Once you wade through the expected fart, excrement and morbid-obesity jokes, Good Luck Chuck is, well, only half bad. In fact, given the expectations, it might just be the surprise mediocrity of 2007!

Story

If only Chuck (Connor Price) had complied with the rules of Spin the Bottle in 1985—well, there'd apparently be no movie. The goth girl he refuses to kiss as a youngster puts a hex on him, thereby establishing Good Luck Chuck's tenuous storyline: Every girl he ever sleeps with shall find her true love immediately following their one-nighter. Cut to present day, which, sure enough, finds a grown-up Chuck (Dane Cook) scoring in the sack but not in the romance department. It doesn't take long for word of his cupid-like superpower to spread like wildfire in the female community, sending lovelorn women lining up for the chance to find true love via sex with Chuck. Chuck's childhood friend Stu (Dan Fogler) thinks he'd be crazy not to capitalize on such an opportunity, and after brief reluctance Chuck agrees. Then he meets, and falls head-over-heels for, Cam (Jessica Alba), a clumsy beauty who initially rejects Chuck's advances because of his reputation. Before long, though, they're a couple and it dawns on Chuck that she may be with him for the same reason as his past quickies. So he delays sex with Cam to try and reverse the curse, for fear of losing her to the next guy she meets if he beds her.

→ WHAT YOU NEED TO DO
Please repeat the part of the movie review that opens with "Once you wade" and closes with "mediocrity of 2007!", swapping "mediocrity" for "hit".

→ DATA ENTRIES
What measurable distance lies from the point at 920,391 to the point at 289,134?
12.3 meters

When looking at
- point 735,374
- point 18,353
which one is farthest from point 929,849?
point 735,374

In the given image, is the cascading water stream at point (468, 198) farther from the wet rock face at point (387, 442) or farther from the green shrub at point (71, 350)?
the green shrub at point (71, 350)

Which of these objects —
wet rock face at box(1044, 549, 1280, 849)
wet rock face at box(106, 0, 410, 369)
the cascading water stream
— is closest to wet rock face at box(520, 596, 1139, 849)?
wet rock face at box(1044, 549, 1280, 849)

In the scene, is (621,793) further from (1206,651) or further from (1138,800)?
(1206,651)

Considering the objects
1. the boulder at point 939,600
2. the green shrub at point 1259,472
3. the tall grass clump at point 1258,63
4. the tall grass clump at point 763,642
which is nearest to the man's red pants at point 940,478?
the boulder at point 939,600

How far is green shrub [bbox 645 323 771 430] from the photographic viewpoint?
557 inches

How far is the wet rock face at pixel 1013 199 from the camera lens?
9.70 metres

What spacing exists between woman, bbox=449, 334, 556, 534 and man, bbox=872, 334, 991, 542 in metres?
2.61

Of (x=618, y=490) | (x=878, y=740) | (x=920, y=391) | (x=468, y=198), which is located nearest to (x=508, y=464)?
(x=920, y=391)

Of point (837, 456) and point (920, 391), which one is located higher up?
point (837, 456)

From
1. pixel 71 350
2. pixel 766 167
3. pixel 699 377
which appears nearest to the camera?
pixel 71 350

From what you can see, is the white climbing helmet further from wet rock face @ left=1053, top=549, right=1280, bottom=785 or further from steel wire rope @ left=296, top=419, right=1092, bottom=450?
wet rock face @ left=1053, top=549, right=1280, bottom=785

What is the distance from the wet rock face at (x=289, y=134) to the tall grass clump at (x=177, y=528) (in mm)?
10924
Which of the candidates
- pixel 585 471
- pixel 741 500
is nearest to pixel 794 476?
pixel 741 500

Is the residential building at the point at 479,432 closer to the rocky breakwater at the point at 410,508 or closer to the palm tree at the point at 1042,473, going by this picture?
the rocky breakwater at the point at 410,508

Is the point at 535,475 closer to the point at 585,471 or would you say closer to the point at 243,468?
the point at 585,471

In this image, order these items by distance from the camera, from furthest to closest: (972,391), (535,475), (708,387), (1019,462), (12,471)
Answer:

→ ANSWER TO THIS EXERCISE
Once you wade through the expected fart, excrement and morbid-obesity jokes, Good Luck Chuck is, well, only half bad. In fact, given the expectations, it might just be the surprise hit of 2007!